Vuelvo a vivir ahora, duelo a duelo, aquel tiempo.
Tu larga enfermedad en que a mí me llevaron a otra casa
donde me despertaba súbitamente absorto,
vacío el pensamiento en el que penetraba la arrastrada y viscosa presunción de la muerte.
Y aquella tarde, aquel diez de setiembre,
mientras en los viñedos resonaba la canción más antigua,
me llevaron a casa y allí estaban los padres,
allí, el padre y la madre conteniendo sus gritos,
mirándose el asombro de su espanto,
porque ahora sabían que la muerte acostumbra a no guardar sus turnos.
Vuelvo a sentir, y lloro como entonces,
el doloroso abrazo en que el padre me dijo “si no fuera por ti”
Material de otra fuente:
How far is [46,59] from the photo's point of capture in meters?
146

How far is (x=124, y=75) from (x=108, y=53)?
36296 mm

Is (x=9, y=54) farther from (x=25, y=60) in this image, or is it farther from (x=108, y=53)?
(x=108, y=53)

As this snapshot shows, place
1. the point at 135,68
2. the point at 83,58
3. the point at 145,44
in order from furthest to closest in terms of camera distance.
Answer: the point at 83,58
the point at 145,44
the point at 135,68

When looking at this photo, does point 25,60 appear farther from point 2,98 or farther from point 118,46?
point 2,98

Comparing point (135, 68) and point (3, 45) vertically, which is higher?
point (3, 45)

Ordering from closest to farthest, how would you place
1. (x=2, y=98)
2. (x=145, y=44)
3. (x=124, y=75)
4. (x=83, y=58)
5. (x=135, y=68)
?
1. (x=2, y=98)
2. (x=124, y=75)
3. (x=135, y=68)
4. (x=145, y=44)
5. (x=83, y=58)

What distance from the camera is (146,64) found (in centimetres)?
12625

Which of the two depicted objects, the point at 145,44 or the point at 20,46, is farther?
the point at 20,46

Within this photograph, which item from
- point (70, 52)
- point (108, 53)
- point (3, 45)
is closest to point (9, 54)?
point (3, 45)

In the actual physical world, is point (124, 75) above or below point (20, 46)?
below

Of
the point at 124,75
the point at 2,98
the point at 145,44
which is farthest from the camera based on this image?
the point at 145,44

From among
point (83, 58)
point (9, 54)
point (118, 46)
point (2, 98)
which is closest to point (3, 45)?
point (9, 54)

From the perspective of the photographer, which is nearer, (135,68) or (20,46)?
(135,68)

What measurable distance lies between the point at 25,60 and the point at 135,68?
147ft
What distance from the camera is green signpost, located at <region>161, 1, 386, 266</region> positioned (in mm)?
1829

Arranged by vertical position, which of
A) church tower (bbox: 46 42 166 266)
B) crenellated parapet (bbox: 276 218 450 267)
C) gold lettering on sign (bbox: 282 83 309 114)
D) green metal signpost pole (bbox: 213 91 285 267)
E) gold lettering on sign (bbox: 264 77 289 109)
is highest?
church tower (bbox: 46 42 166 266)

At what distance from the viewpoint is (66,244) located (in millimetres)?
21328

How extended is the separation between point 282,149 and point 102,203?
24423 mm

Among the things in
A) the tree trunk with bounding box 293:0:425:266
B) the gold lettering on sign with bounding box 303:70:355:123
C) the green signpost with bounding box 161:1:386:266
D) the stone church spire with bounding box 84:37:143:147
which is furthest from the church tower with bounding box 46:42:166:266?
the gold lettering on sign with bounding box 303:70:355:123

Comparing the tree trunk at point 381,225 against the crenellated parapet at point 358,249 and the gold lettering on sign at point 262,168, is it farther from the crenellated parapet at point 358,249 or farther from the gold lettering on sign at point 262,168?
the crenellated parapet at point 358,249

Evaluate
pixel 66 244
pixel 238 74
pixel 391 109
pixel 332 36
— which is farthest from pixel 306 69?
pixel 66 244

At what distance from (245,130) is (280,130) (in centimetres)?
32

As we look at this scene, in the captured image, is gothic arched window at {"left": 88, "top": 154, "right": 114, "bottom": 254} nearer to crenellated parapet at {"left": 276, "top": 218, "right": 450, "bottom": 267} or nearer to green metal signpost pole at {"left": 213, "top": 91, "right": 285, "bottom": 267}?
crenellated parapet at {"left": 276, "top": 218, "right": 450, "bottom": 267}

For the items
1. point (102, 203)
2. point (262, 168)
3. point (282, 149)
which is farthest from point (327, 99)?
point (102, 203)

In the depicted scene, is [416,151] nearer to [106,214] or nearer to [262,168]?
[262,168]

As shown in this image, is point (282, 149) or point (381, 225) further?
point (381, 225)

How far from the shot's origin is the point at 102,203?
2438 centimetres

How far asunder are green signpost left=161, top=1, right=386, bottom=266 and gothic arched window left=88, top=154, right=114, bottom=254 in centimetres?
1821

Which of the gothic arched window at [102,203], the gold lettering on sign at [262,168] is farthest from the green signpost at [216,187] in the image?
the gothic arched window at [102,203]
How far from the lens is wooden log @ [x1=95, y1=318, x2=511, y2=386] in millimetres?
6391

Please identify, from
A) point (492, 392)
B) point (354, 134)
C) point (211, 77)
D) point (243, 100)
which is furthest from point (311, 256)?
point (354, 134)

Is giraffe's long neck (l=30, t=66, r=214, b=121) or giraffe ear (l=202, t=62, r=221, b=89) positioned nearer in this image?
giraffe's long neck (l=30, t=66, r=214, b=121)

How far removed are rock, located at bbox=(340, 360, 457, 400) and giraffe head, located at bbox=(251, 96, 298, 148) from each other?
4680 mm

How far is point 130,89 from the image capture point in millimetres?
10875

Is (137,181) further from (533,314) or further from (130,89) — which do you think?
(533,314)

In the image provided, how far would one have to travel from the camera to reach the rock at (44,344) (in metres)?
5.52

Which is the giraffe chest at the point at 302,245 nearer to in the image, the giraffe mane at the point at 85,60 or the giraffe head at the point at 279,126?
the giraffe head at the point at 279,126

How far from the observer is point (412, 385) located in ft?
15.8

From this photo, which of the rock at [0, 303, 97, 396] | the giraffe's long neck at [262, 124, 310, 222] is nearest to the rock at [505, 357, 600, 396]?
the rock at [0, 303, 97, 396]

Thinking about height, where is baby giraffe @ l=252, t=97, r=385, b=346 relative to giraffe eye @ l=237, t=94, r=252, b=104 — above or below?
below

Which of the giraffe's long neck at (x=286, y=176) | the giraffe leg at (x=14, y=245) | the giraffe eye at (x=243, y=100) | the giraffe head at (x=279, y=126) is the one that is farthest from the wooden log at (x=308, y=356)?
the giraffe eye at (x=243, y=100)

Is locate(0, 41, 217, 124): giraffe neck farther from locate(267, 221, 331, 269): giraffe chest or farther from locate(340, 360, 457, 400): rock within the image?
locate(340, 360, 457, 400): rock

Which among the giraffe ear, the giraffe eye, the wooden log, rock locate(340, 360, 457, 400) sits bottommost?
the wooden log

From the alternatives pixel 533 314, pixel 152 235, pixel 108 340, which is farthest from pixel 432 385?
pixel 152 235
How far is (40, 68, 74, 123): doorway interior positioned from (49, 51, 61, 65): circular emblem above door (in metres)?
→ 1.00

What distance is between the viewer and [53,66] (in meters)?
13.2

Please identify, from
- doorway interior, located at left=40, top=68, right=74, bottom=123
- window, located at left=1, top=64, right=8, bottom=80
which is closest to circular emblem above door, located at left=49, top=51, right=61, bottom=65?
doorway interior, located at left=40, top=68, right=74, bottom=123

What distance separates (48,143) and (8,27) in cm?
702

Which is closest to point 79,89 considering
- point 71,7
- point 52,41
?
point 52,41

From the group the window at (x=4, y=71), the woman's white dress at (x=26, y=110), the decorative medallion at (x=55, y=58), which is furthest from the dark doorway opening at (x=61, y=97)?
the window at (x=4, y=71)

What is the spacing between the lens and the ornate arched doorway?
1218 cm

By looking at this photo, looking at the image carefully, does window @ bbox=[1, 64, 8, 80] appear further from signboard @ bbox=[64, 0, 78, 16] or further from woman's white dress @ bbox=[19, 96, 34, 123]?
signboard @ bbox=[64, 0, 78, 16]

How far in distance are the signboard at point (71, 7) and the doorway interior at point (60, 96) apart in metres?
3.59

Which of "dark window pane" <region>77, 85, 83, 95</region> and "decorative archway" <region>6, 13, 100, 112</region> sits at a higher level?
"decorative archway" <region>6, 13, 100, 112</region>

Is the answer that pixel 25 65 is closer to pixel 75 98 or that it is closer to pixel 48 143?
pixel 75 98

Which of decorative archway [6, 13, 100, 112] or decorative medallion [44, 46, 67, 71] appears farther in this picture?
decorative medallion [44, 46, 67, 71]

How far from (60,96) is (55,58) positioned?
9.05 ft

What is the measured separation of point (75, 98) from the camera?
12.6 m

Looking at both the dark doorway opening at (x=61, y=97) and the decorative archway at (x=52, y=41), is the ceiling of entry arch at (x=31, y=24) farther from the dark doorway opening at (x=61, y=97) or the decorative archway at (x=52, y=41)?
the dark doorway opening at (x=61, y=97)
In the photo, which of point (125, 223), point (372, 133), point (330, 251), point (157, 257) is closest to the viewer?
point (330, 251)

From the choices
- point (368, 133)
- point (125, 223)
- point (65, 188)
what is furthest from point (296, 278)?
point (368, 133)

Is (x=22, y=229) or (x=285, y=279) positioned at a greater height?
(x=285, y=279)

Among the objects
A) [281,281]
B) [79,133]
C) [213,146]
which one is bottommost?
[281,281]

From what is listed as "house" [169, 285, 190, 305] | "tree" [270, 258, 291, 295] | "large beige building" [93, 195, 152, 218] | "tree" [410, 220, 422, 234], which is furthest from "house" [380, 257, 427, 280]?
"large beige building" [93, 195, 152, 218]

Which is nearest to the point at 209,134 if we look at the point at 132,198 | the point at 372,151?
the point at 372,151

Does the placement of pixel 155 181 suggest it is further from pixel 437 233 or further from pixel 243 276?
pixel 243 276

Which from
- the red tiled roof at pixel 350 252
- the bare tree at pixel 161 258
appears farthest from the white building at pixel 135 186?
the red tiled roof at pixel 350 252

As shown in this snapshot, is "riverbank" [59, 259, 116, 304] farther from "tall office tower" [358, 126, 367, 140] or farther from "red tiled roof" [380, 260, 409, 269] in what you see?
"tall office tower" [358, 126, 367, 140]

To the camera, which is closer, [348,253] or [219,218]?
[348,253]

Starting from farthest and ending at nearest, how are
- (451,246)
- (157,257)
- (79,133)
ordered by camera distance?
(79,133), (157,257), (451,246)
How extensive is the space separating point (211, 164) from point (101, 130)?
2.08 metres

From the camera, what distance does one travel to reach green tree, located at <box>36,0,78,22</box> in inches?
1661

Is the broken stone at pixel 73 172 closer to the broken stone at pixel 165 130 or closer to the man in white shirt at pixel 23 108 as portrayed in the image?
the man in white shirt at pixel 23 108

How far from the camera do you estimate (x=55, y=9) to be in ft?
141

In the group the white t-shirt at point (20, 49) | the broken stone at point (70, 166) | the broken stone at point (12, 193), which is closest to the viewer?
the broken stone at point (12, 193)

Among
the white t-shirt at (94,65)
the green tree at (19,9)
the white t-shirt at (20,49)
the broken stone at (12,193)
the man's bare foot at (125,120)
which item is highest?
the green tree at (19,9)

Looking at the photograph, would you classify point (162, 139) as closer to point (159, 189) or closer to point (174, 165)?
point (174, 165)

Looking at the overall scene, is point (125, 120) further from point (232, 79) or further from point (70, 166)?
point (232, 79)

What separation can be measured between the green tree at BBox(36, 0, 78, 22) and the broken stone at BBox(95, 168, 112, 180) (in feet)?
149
sintiendo bruscamente la terrible presencia del ángel del suicidio;
y el piano estaba abierto y yo fui de puntillas a cerrarlo,
porque había aprendido que no deben quedar abiertos los ojos de los muertos.
Las horas y los días crecieron desde entonces en un silencio espeso,
y el tierno animalillo rechazado se obstinaba en volver sin conseguirlo.
Fueron naciendo mis primeros versos,
mi torpe balbuceo de adolescente triste y deslumbrado,
y yo te fui olvidando, porque mi corazón ya conocía
en su propia canción otro mundo de música inútilmente contenido,
y te quedaste sola en el silencio,
hermosamente sola en los retratos,
dichosamente sola en el dolor inacabable de los padres.
Y después, tantos días, tan encontrados días,
tanta vida, quedándose alejada como el soldado herido en la derrota,
y la muerte del padre, la muerte de la madre,
y otras muertes de amigos, casi mi muerte propia,
alzando a contraluz la vida, fluyente una selva de sangres en parado delirio,
una selva de ausencias hirientes como espadas,
alzando esta penumbra donde el corazón siente su propia soledad más antigua que el hombre.
Ahora, en el silencio, en la tristeza que es como un espejo donde mi rostro en confusión se mira,
en esta soledad que tu memoria inexplicablemente puebla,
ahora, vuelvo a ser aquel niño asustado, aquel adolescente que descubrió aterrado la segura presencia de la muerte,
y miro el movimiento de mi mano, y digo para mí esta turbada confesión que escribo,
y vuelvo a estar en la sonora sombra que tu gracia rasgaba fulgurante,
y el corazón me colma la amargura del tiempo recobrado cuando sólo es posible soñarlo oscuramente
y para ver los rostros hay que cerrar los ojos.
El tiempo recobrado, 1950 (pp. 66-70).